С Бондарчуком произошла похожая история, с его «Они сражались за Родину», когда поднялась немыслимая травля со стороны военных. Еще когда Бондарчук только начинал «Войну и мир», Гречко его спросил: «А что вы собираетесь снимать после Толстого?» - «Шолохова, „Они сражались за Родину“». И тут Гречко говорит: «Вы знаете, мы все ждем „Войны и мира“, в которой вы отобразите подвиг русского народа. Но ровно в той же мере вам будет трудно работать над фильмом о Великой Отечественной - ведь еще живы и здравствуют многие ее участники». И как в воду глядел - а может, это было предостережение, не знаю. На обсуждении картины в Минобороны тон был исключительно агрессивный: «Да как вы смеете, какими вы показываете наших воинов!». На обсуждении только один представитель Генштаба сказал, мол, и такое мнение имеет право на существование, ведь Бондарчук идет точно по Шолохову. В ответ маршал Гречко на него зыркнул так, что у всех похолодело. Они письмо написали в Минкульт, чтобы запретить эту картину как вредную, искажающую подвиг советского народа. Сергей страшно нервничал, переживал, как Шолохов всю эту катавасию воспримет, - но Михаил Александрович Бондарчука, как известно, благословил, и картина вышла на экраны. А этот случай стал частным проявлением войны Минобороны с «окопной правдой».

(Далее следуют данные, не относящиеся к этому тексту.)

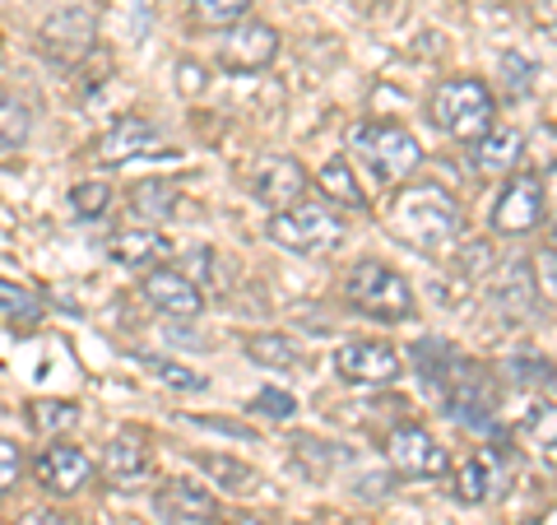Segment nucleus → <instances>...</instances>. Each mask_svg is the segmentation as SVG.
Masks as SVG:
<instances>
[{
    "label": "nucleus",
    "instance_id": "f257e3e1",
    "mask_svg": "<svg viewBox=\"0 0 557 525\" xmlns=\"http://www.w3.org/2000/svg\"><path fill=\"white\" fill-rule=\"evenodd\" d=\"M460 200L450 196L437 182H413V186H395L391 209H386V233L405 247L437 256L450 242L460 237Z\"/></svg>",
    "mask_w": 557,
    "mask_h": 525
},
{
    "label": "nucleus",
    "instance_id": "f03ea898",
    "mask_svg": "<svg viewBox=\"0 0 557 525\" xmlns=\"http://www.w3.org/2000/svg\"><path fill=\"white\" fill-rule=\"evenodd\" d=\"M428 112H432V126L446 131L456 145H474V139L493 126L497 117V98L483 80L474 75H456V80H442L428 98Z\"/></svg>",
    "mask_w": 557,
    "mask_h": 525
},
{
    "label": "nucleus",
    "instance_id": "7ed1b4c3",
    "mask_svg": "<svg viewBox=\"0 0 557 525\" xmlns=\"http://www.w3.org/2000/svg\"><path fill=\"white\" fill-rule=\"evenodd\" d=\"M348 149H354L358 159L372 168V178L386 191L405 186L409 172L423 163L418 135L409 126H399V121H358V126L348 131Z\"/></svg>",
    "mask_w": 557,
    "mask_h": 525
},
{
    "label": "nucleus",
    "instance_id": "20e7f679",
    "mask_svg": "<svg viewBox=\"0 0 557 525\" xmlns=\"http://www.w3.org/2000/svg\"><path fill=\"white\" fill-rule=\"evenodd\" d=\"M265 237L284 252L325 256L344 242V219H339V209H330L325 200H298L288 209H274L265 223Z\"/></svg>",
    "mask_w": 557,
    "mask_h": 525
},
{
    "label": "nucleus",
    "instance_id": "39448f33",
    "mask_svg": "<svg viewBox=\"0 0 557 525\" xmlns=\"http://www.w3.org/2000/svg\"><path fill=\"white\" fill-rule=\"evenodd\" d=\"M344 293H348V307L362 312L368 321L395 326V321L413 317L409 279L399 270H391V266H381V260H362V266H354V274L344 279Z\"/></svg>",
    "mask_w": 557,
    "mask_h": 525
},
{
    "label": "nucleus",
    "instance_id": "423d86ee",
    "mask_svg": "<svg viewBox=\"0 0 557 525\" xmlns=\"http://www.w3.org/2000/svg\"><path fill=\"white\" fill-rule=\"evenodd\" d=\"M437 400L469 428H493V418H497V381H493V373H483V367L469 358H460V367L450 373Z\"/></svg>",
    "mask_w": 557,
    "mask_h": 525
},
{
    "label": "nucleus",
    "instance_id": "0eeeda50",
    "mask_svg": "<svg viewBox=\"0 0 557 525\" xmlns=\"http://www.w3.org/2000/svg\"><path fill=\"white\" fill-rule=\"evenodd\" d=\"M381 451H386L391 475H399V479H432V475H446V465H450L446 447L418 424L391 428V437H386V447Z\"/></svg>",
    "mask_w": 557,
    "mask_h": 525
},
{
    "label": "nucleus",
    "instance_id": "6e6552de",
    "mask_svg": "<svg viewBox=\"0 0 557 525\" xmlns=\"http://www.w3.org/2000/svg\"><path fill=\"white\" fill-rule=\"evenodd\" d=\"M539 223H544V178H539V172H516L493 205V233L525 237Z\"/></svg>",
    "mask_w": 557,
    "mask_h": 525
},
{
    "label": "nucleus",
    "instance_id": "1a4fd4ad",
    "mask_svg": "<svg viewBox=\"0 0 557 525\" xmlns=\"http://www.w3.org/2000/svg\"><path fill=\"white\" fill-rule=\"evenodd\" d=\"M153 154H168V139L149 117H121L94 139V159L102 168H121L131 159H153Z\"/></svg>",
    "mask_w": 557,
    "mask_h": 525
},
{
    "label": "nucleus",
    "instance_id": "9d476101",
    "mask_svg": "<svg viewBox=\"0 0 557 525\" xmlns=\"http://www.w3.org/2000/svg\"><path fill=\"white\" fill-rule=\"evenodd\" d=\"M94 38H98V20H94V10H84V5L57 10L38 28L42 51H47L51 61H61V65H79L94 51Z\"/></svg>",
    "mask_w": 557,
    "mask_h": 525
},
{
    "label": "nucleus",
    "instance_id": "9b49d317",
    "mask_svg": "<svg viewBox=\"0 0 557 525\" xmlns=\"http://www.w3.org/2000/svg\"><path fill=\"white\" fill-rule=\"evenodd\" d=\"M335 373L354 387H391L399 377V354L386 340H348L335 349Z\"/></svg>",
    "mask_w": 557,
    "mask_h": 525
},
{
    "label": "nucleus",
    "instance_id": "f8f14e48",
    "mask_svg": "<svg viewBox=\"0 0 557 525\" xmlns=\"http://www.w3.org/2000/svg\"><path fill=\"white\" fill-rule=\"evenodd\" d=\"M278 57V33L260 20H242L228 28V38L219 42V65L233 70V75H256V70H270V61Z\"/></svg>",
    "mask_w": 557,
    "mask_h": 525
},
{
    "label": "nucleus",
    "instance_id": "ddd939ff",
    "mask_svg": "<svg viewBox=\"0 0 557 525\" xmlns=\"http://www.w3.org/2000/svg\"><path fill=\"white\" fill-rule=\"evenodd\" d=\"M307 186H311V178L293 154H274V159H265L251 172V196L265 209H288V205L307 200Z\"/></svg>",
    "mask_w": 557,
    "mask_h": 525
},
{
    "label": "nucleus",
    "instance_id": "4468645a",
    "mask_svg": "<svg viewBox=\"0 0 557 525\" xmlns=\"http://www.w3.org/2000/svg\"><path fill=\"white\" fill-rule=\"evenodd\" d=\"M33 475H38V488L51 498H75L84 484L94 475V461L84 456L79 447H65V442H51L38 465H33Z\"/></svg>",
    "mask_w": 557,
    "mask_h": 525
},
{
    "label": "nucleus",
    "instance_id": "2eb2a0df",
    "mask_svg": "<svg viewBox=\"0 0 557 525\" xmlns=\"http://www.w3.org/2000/svg\"><path fill=\"white\" fill-rule=\"evenodd\" d=\"M139 293L149 297L153 312H168V317H200V307H205V289L186 270H172V266L149 270Z\"/></svg>",
    "mask_w": 557,
    "mask_h": 525
},
{
    "label": "nucleus",
    "instance_id": "dca6fc26",
    "mask_svg": "<svg viewBox=\"0 0 557 525\" xmlns=\"http://www.w3.org/2000/svg\"><path fill=\"white\" fill-rule=\"evenodd\" d=\"M153 512L163 525H214L219 502L209 488L190 484V479H168L159 493H153Z\"/></svg>",
    "mask_w": 557,
    "mask_h": 525
},
{
    "label": "nucleus",
    "instance_id": "f3484780",
    "mask_svg": "<svg viewBox=\"0 0 557 525\" xmlns=\"http://www.w3.org/2000/svg\"><path fill=\"white\" fill-rule=\"evenodd\" d=\"M507 451L502 447H483V451H474L460 469H456V498L465 502V506H479V502H487V498H497L502 493V484H507Z\"/></svg>",
    "mask_w": 557,
    "mask_h": 525
},
{
    "label": "nucleus",
    "instance_id": "a211bd4d",
    "mask_svg": "<svg viewBox=\"0 0 557 525\" xmlns=\"http://www.w3.org/2000/svg\"><path fill=\"white\" fill-rule=\"evenodd\" d=\"M520 154H525V135L511 131V126H487L474 139V149H469V163H474L479 178L497 182V178H511L516 163H520Z\"/></svg>",
    "mask_w": 557,
    "mask_h": 525
},
{
    "label": "nucleus",
    "instance_id": "6ab92c4d",
    "mask_svg": "<svg viewBox=\"0 0 557 525\" xmlns=\"http://www.w3.org/2000/svg\"><path fill=\"white\" fill-rule=\"evenodd\" d=\"M102 475H108L116 488H135L139 479L149 475V451L139 432H116L108 451H102Z\"/></svg>",
    "mask_w": 557,
    "mask_h": 525
},
{
    "label": "nucleus",
    "instance_id": "aec40b11",
    "mask_svg": "<svg viewBox=\"0 0 557 525\" xmlns=\"http://www.w3.org/2000/svg\"><path fill=\"white\" fill-rule=\"evenodd\" d=\"M172 252V242L159 229H121L108 237V260L126 270H145L149 260H163Z\"/></svg>",
    "mask_w": 557,
    "mask_h": 525
},
{
    "label": "nucleus",
    "instance_id": "412c9836",
    "mask_svg": "<svg viewBox=\"0 0 557 525\" xmlns=\"http://www.w3.org/2000/svg\"><path fill=\"white\" fill-rule=\"evenodd\" d=\"M493 303H497V312L507 321H530L534 317V312H539V289L530 279V260H516V266L502 270Z\"/></svg>",
    "mask_w": 557,
    "mask_h": 525
},
{
    "label": "nucleus",
    "instance_id": "4be33fe9",
    "mask_svg": "<svg viewBox=\"0 0 557 525\" xmlns=\"http://www.w3.org/2000/svg\"><path fill=\"white\" fill-rule=\"evenodd\" d=\"M317 186H321V196L330 205H339V209H368V191H362V182L354 178V163L344 159H330L321 172H317Z\"/></svg>",
    "mask_w": 557,
    "mask_h": 525
},
{
    "label": "nucleus",
    "instance_id": "5701e85b",
    "mask_svg": "<svg viewBox=\"0 0 557 525\" xmlns=\"http://www.w3.org/2000/svg\"><path fill=\"white\" fill-rule=\"evenodd\" d=\"M28 135H33V112H28V102H24L20 94H5V89H0V154L24 149Z\"/></svg>",
    "mask_w": 557,
    "mask_h": 525
},
{
    "label": "nucleus",
    "instance_id": "b1692460",
    "mask_svg": "<svg viewBox=\"0 0 557 525\" xmlns=\"http://www.w3.org/2000/svg\"><path fill=\"white\" fill-rule=\"evenodd\" d=\"M131 209L145 223H163L172 209H177V186H168L159 178H149V182H135L131 186Z\"/></svg>",
    "mask_w": 557,
    "mask_h": 525
},
{
    "label": "nucleus",
    "instance_id": "393cba45",
    "mask_svg": "<svg viewBox=\"0 0 557 525\" xmlns=\"http://www.w3.org/2000/svg\"><path fill=\"white\" fill-rule=\"evenodd\" d=\"M196 465H200L219 488H228V493H251V488L260 484V475H256L251 465H242V461H233V456H214V451H209V456H196Z\"/></svg>",
    "mask_w": 557,
    "mask_h": 525
},
{
    "label": "nucleus",
    "instance_id": "a878e982",
    "mask_svg": "<svg viewBox=\"0 0 557 525\" xmlns=\"http://www.w3.org/2000/svg\"><path fill=\"white\" fill-rule=\"evenodd\" d=\"M247 358L260 363V367H274V373H284V367H298L302 363L298 344H293L288 335H251L247 340Z\"/></svg>",
    "mask_w": 557,
    "mask_h": 525
},
{
    "label": "nucleus",
    "instance_id": "bb28decb",
    "mask_svg": "<svg viewBox=\"0 0 557 525\" xmlns=\"http://www.w3.org/2000/svg\"><path fill=\"white\" fill-rule=\"evenodd\" d=\"M251 14V0H190V20L200 28H223L228 33L233 24H242Z\"/></svg>",
    "mask_w": 557,
    "mask_h": 525
},
{
    "label": "nucleus",
    "instance_id": "cd10ccee",
    "mask_svg": "<svg viewBox=\"0 0 557 525\" xmlns=\"http://www.w3.org/2000/svg\"><path fill=\"white\" fill-rule=\"evenodd\" d=\"M28 424L38 428L42 437H57V432H70L79 424V410L70 400H33L28 405Z\"/></svg>",
    "mask_w": 557,
    "mask_h": 525
},
{
    "label": "nucleus",
    "instance_id": "c85d7f7f",
    "mask_svg": "<svg viewBox=\"0 0 557 525\" xmlns=\"http://www.w3.org/2000/svg\"><path fill=\"white\" fill-rule=\"evenodd\" d=\"M135 363L139 367H149L159 381H168V387H177V391H205L209 381L200 377V373H190V367H182V363H172V358H153V354H135Z\"/></svg>",
    "mask_w": 557,
    "mask_h": 525
},
{
    "label": "nucleus",
    "instance_id": "c756f323",
    "mask_svg": "<svg viewBox=\"0 0 557 525\" xmlns=\"http://www.w3.org/2000/svg\"><path fill=\"white\" fill-rule=\"evenodd\" d=\"M502 80H507L511 98H530L534 80H539V65L530 57H520V51H502Z\"/></svg>",
    "mask_w": 557,
    "mask_h": 525
},
{
    "label": "nucleus",
    "instance_id": "7c9ffc66",
    "mask_svg": "<svg viewBox=\"0 0 557 525\" xmlns=\"http://www.w3.org/2000/svg\"><path fill=\"white\" fill-rule=\"evenodd\" d=\"M525 432H530V442L539 447V456L557 465V405L534 410V414L525 418Z\"/></svg>",
    "mask_w": 557,
    "mask_h": 525
},
{
    "label": "nucleus",
    "instance_id": "2f4dec72",
    "mask_svg": "<svg viewBox=\"0 0 557 525\" xmlns=\"http://www.w3.org/2000/svg\"><path fill=\"white\" fill-rule=\"evenodd\" d=\"M0 312H5L10 321H24V326H33L42 317V303L33 297L28 289H20V284H10V279H0Z\"/></svg>",
    "mask_w": 557,
    "mask_h": 525
},
{
    "label": "nucleus",
    "instance_id": "473e14b6",
    "mask_svg": "<svg viewBox=\"0 0 557 525\" xmlns=\"http://www.w3.org/2000/svg\"><path fill=\"white\" fill-rule=\"evenodd\" d=\"M108 205H112V191L102 182H75L70 186V209H75L79 219H98Z\"/></svg>",
    "mask_w": 557,
    "mask_h": 525
},
{
    "label": "nucleus",
    "instance_id": "72a5a7b5",
    "mask_svg": "<svg viewBox=\"0 0 557 525\" xmlns=\"http://www.w3.org/2000/svg\"><path fill=\"white\" fill-rule=\"evenodd\" d=\"M251 414H260V418H278V424H284V418H293L298 414V400H293L288 391H278V387H265L260 391L251 405H247Z\"/></svg>",
    "mask_w": 557,
    "mask_h": 525
},
{
    "label": "nucleus",
    "instance_id": "f704fd0d",
    "mask_svg": "<svg viewBox=\"0 0 557 525\" xmlns=\"http://www.w3.org/2000/svg\"><path fill=\"white\" fill-rule=\"evenodd\" d=\"M507 373H516V381H525V387H539V381H553V363L534 354H516L507 358Z\"/></svg>",
    "mask_w": 557,
    "mask_h": 525
},
{
    "label": "nucleus",
    "instance_id": "c9c22d12",
    "mask_svg": "<svg viewBox=\"0 0 557 525\" xmlns=\"http://www.w3.org/2000/svg\"><path fill=\"white\" fill-rule=\"evenodd\" d=\"M20 475H24V451L10 437H0V493H10L20 484Z\"/></svg>",
    "mask_w": 557,
    "mask_h": 525
},
{
    "label": "nucleus",
    "instance_id": "e433bc0d",
    "mask_svg": "<svg viewBox=\"0 0 557 525\" xmlns=\"http://www.w3.org/2000/svg\"><path fill=\"white\" fill-rule=\"evenodd\" d=\"M544 219L557 229V163L544 172Z\"/></svg>",
    "mask_w": 557,
    "mask_h": 525
},
{
    "label": "nucleus",
    "instance_id": "4c0bfd02",
    "mask_svg": "<svg viewBox=\"0 0 557 525\" xmlns=\"http://www.w3.org/2000/svg\"><path fill=\"white\" fill-rule=\"evenodd\" d=\"M20 525H75V516H61V512H47V506H38V512L20 516Z\"/></svg>",
    "mask_w": 557,
    "mask_h": 525
},
{
    "label": "nucleus",
    "instance_id": "58836bf2",
    "mask_svg": "<svg viewBox=\"0 0 557 525\" xmlns=\"http://www.w3.org/2000/svg\"><path fill=\"white\" fill-rule=\"evenodd\" d=\"M237 525H270V521H260V516H247V521H237Z\"/></svg>",
    "mask_w": 557,
    "mask_h": 525
},
{
    "label": "nucleus",
    "instance_id": "ea45409f",
    "mask_svg": "<svg viewBox=\"0 0 557 525\" xmlns=\"http://www.w3.org/2000/svg\"><path fill=\"white\" fill-rule=\"evenodd\" d=\"M548 252H553V260H557V233H553V242H548Z\"/></svg>",
    "mask_w": 557,
    "mask_h": 525
}]
</instances>
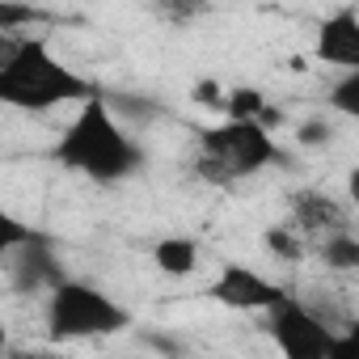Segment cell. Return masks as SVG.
I'll list each match as a JSON object with an SVG mask.
<instances>
[{"instance_id":"cell-3","label":"cell","mask_w":359,"mask_h":359,"mask_svg":"<svg viewBox=\"0 0 359 359\" xmlns=\"http://www.w3.org/2000/svg\"><path fill=\"white\" fill-rule=\"evenodd\" d=\"M195 140H199L195 177L208 187H224V191L287 161L275 131L262 127V123H250V118H224V123L199 127Z\"/></svg>"},{"instance_id":"cell-9","label":"cell","mask_w":359,"mask_h":359,"mask_svg":"<svg viewBox=\"0 0 359 359\" xmlns=\"http://www.w3.org/2000/svg\"><path fill=\"white\" fill-rule=\"evenodd\" d=\"M313 55H317L321 64L338 68V72L359 68V9H355V5L334 9V13L317 26Z\"/></svg>"},{"instance_id":"cell-7","label":"cell","mask_w":359,"mask_h":359,"mask_svg":"<svg viewBox=\"0 0 359 359\" xmlns=\"http://www.w3.org/2000/svg\"><path fill=\"white\" fill-rule=\"evenodd\" d=\"M287 224L313 245L317 237L325 233H338V229H351L355 216H351V203L338 199L334 191H321V187H300L287 195Z\"/></svg>"},{"instance_id":"cell-16","label":"cell","mask_w":359,"mask_h":359,"mask_svg":"<svg viewBox=\"0 0 359 359\" xmlns=\"http://www.w3.org/2000/svg\"><path fill=\"white\" fill-rule=\"evenodd\" d=\"M51 13L30 5V0H0V34H22L34 22H47Z\"/></svg>"},{"instance_id":"cell-10","label":"cell","mask_w":359,"mask_h":359,"mask_svg":"<svg viewBox=\"0 0 359 359\" xmlns=\"http://www.w3.org/2000/svg\"><path fill=\"white\" fill-rule=\"evenodd\" d=\"M203 262V245L187 233H169L152 245V266L165 275V279H191Z\"/></svg>"},{"instance_id":"cell-19","label":"cell","mask_w":359,"mask_h":359,"mask_svg":"<svg viewBox=\"0 0 359 359\" xmlns=\"http://www.w3.org/2000/svg\"><path fill=\"white\" fill-rule=\"evenodd\" d=\"M195 97H199L203 106H212V110H220V102H224V85H216V81H203Z\"/></svg>"},{"instance_id":"cell-14","label":"cell","mask_w":359,"mask_h":359,"mask_svg":"<svg viewBox=\"0 0 359 359\" xmlns=\"http://www.w3.org/2000/svg\"><path fill=\"white\" fill-rule=\"evenodd\" d=\"M262 245H266V254L279 258V262H304V258H309V241H304L287 220L271 224V229L262 233Z\"/></svg>"},{"instance_id":"cell-12","label":"cell","mask_w":359,"mask_h":359,"mask_svg":"<svg viewBox=\"0 0 359 359\" xmlns=\"http://www.w3.org/2000/svg\"><path fill=\"white\" fill-rule=\"evenodd\" d=\"M309 250H317V258L325 262V271H338V275L359 271V237H355V224H351V229H338V233L317 237Z\"/></svg>"},{"instance_id":"cell-18","label":"cell","mask_w":359,"mask_h":359,"mask_svg":"<svg viewBox=\"0 0 359 359\" xmlns=\"http://www.w3.org/2000/svg\"><path fill=\"white\" fill-rule=\"evenodd\" d=\"M334 135H338V123H330L325 114L296 123V144H304V148H325V144H334Z\"/></svg>"},{"instance_id":"cell-1","label":"cell","mask_w":359,"mask_h":359,"mask_svg":"<svg viewBox=\"0 0 359 359\" xmlns=\"http://www.w3.org/2000/svg\"><path fill=\"white\" fill-rule=\"evenodd\" d=\"M51 161L97 187H118V182H131L148 156H144V144L131 135V127L114 114L110 97L89 93L76 102V114L55 135Z\"/></svg>"},{"instance_id":"cell-5","label":"cell","mask_w":359,"mask_h":359,"mask_svg":"<svg viewBox=\"0 0 359 359\" xmlns=\"http://www.w3.org/2000/svg\"><path fill=\"white\" fill-rule=\"evenodd\" d=\"M262 317H266L271 342L287 359H342L351 351V330L330 325L321 317V309H313L296 292H283Z\"/></svg>"},{"instance_id":"cell-13","label":"cell","mask_w":359,"mask_h":359,"mask_svg":"<svg viewBox=\"0 0 359 359\" xmlns=\"http://www.w3.org/2000/svg\"><path fill=\"white\" fill-rule=\"evenodd\" d=\"M148 9L165 26H199L216 9V0H148Z\"/></svg>"},{"instance_id":"cell-4","label":"cell","mask_w":359,"mask_h":359,"mask_svg":"<svg viewBox=\"0 0 359 359\" xmlns=\"http://www.w3.org/2000/svg\"><path fill=\"white\" fill-rule=\"evenodd\" d=\"M47 334L55 342H89V338H110L123 334L131 325V309L118 304L110 292H102L89 279H72L64 275L51 292H47V309H43Z\"/></svg>"},{"instance_id":"cell-15","label":"cell","mask_w":359,"mask_h":359,"mask_svg":"<svg viewBox=\"0 0 359 359\" xmlns=\"http://www.w3.org/2000/svg\"><path fill=\"white\" fill-rule=\"evenodd\" d=\"M325 110L338 114V118H359V68H346V72L330 85Z\"/></svg>"},{"instance_id":"cell-2","label":"cell","mask_w":359,"mask_h":359,"mask_svg":"<svg viewBox=\"0 0 359 359\" xmlns=\"http://www.w3.org/2000/svg\"><path fill=\"white\" fill-rule=\"evenodd\" d=\"M89 93H93V81L68 68L43 34H22L18 47L0 60V106H9V110L51 114Z\"/></svg>"},{"instance_id":"cell-20","label":"cell","mask_w":359,"mask_h":359,"mask_svg":"<svg viewBox=\"0 0 359 359\" xmlns=\"http://www.w3.org/2000/svg\"><path fill=\"white\" fill-rule=\"evenodd\" d=\"M0 351H5V325H0Z\"/></svg>"},{"instance_id":"cell-17","label":"cell","mask_w":359,"mask_h":359,"mask_svg":"<svg viewBox=\"0 0 359 359\" xmlns=\"http://www.w3.org/2000/svg\"><path fill=\"white\" fill-rule=\"evenodd\" d=\"M30 237H34V229H30V224H22L5 203H0V258H9V254H13L18 245H26Z\"/></svg>"},{"instance_id":"cell-8","label":"cell","mask_w":359,"mask_h":359,"mask_svg":"<svg viewBox=\"0 0 359 359\" xmlns=\"http://www.w3.org/2000/svg\"><path fill=\"white\" fill-rule=\"evenodd\" d=\"M9 271H13V287L26 292V296L51 292V287L68 275L64 262H60V254H55V245H51L43 233H34L26 245H18V250L9 254Z\"/></svg>"},{"instance_id":"cell-6","label":"cell","mask_w":359,"mask_h":359,"mask_svg":"<svg viewBox=\"0 0 359 359\" xmlns=\"http://www.w3.org/2000/svg\"><path fill=\"white\" fill-rule=\"evenodd\" d=\"M283 292L287 287L279 279H271L266 271H258L250 262H224L203 296L224 304V309H233V313H266Z\"/></svg>"},{"instance_id":"cell-11","label":"cell","mask_w":359,"mask_h":359,"mask_svg":"<svg viewBox=\"0 0 359 359\" xmlns=\"http://www.w3.org/2000/svg\"><path fill=\"white\" fill-rule=\"evenodd\" d=\"M220 114H224V118H250V123H262V127H271V131L283 123V110H279V106H275L262 89H250V85L224 89Z\"/></svg>"}]
</instances>
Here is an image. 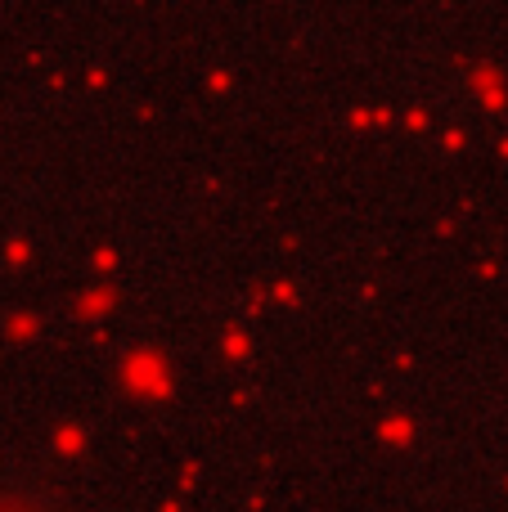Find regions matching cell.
<instances>
[{
  "instance_id": "6da1fadb",
  "label": "cell",
  "mask_w": 508,
  "mask_h": 512,
  "mask_svg": "<svg viewBox=\"0 0 508 512\" xmlns=\"http://www.w3.org/2000/svg\"><path fill=\"white\" fill-rule=\"evenodd\" d=\"M0 512H72V495L36 463H0Z\"/></svg>"
}]
</instances>
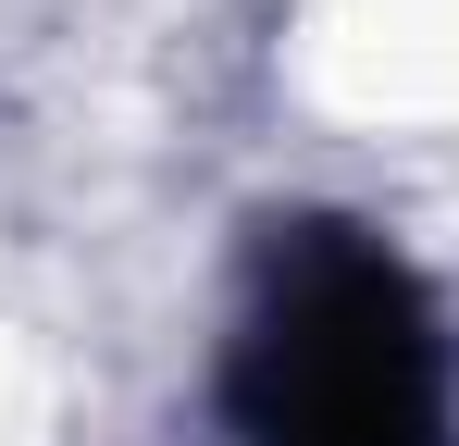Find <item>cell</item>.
<instances>
[{
	"mask_svg": "<svg viewBox=\"0 0 459 446\" xmlns=\"http://www.w3.org/2000/svg\"><path fill=\"white\" fill-rule=\"evenodd\" d=\"M248 422L261 446H435V322L397 261H299L248 335Z\"/></svg>",
	"mask_w": 459,
	"mask_h": 446,
	"instance_id": "6da1fadb",
	"label": "cell"
}]
</instances>
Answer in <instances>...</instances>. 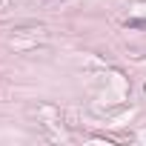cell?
I'll return each mask as SVG.
<instances>
[{
    "label": "cell",
    "instance_id": "1",
    "mask_svg": "<svg viewBox=\"0 0 146 146\" xmlns=\"http://www.w3.org/2000/svg\"><path fill=\"white\" fill-rule=\"evenodd\" d=\"M129 29H146V20H126Z\"/></svg>",
    "mask_w": 146,
    "mask_h": 146
}]
</instances>
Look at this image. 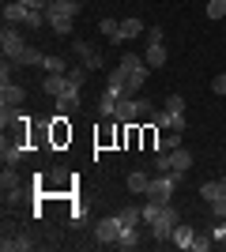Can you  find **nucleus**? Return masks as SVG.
Instances as JSON below:
<instances>
[{
  "label": "nucleus",
  "mask_w": 226,
  "mask_h": 252,
  "mask_svg": "<svg viewBox=\"0 0 226 252\" xmlns=\"http://www.w3.org/2000/svg\"><path fill=\"white\" fill-rule=\"evenodd\" d=\"M106 91H109L113 98H125V94H129V83H125V72H121V68H113V72H109Z\"/></svg>",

А знаете, что такое работа директора картины? Это ад. Нам надо было снимать сороковые годы, перед Второй мировой. А на дворе - 60-е, отовсюду торчат телевизионные антенны. Так надо с каждым жильцом, с каждой квартирой договориться, чтобы антенну убрали, с каждым домохозяином уважительно поговорить. Или вот другой пример того, что такое директор картины. Мой друг Володя Марон отправился на Север на барже, снимать советско-итальянский фильм «Красная палатка», и у них была с собой партия водки. И он сказал каптерщику, что без его записки никому водки не давать! А подписывался он просто: «Марон». И вот закончились съемки, и Володя решает устроить прием для съемочной группы. Велит принести водки. Каптерщик - так все выпили! Марон - я же тебе говорил. В ответ каптерщик показывает ему ворох записок с его подделанной подписью. Смех и грех. На тех же съемках, кстати, на почве алкоголя чуть не случилось трагедии - у них был вертолет для съемок, стоял на борту. И вот взлетают они снимать, и тут выясняется, что весь спирт, который использовался ими в качестве антиобледенителя, выпит. У них обледенели лопасти. Сели они чудом.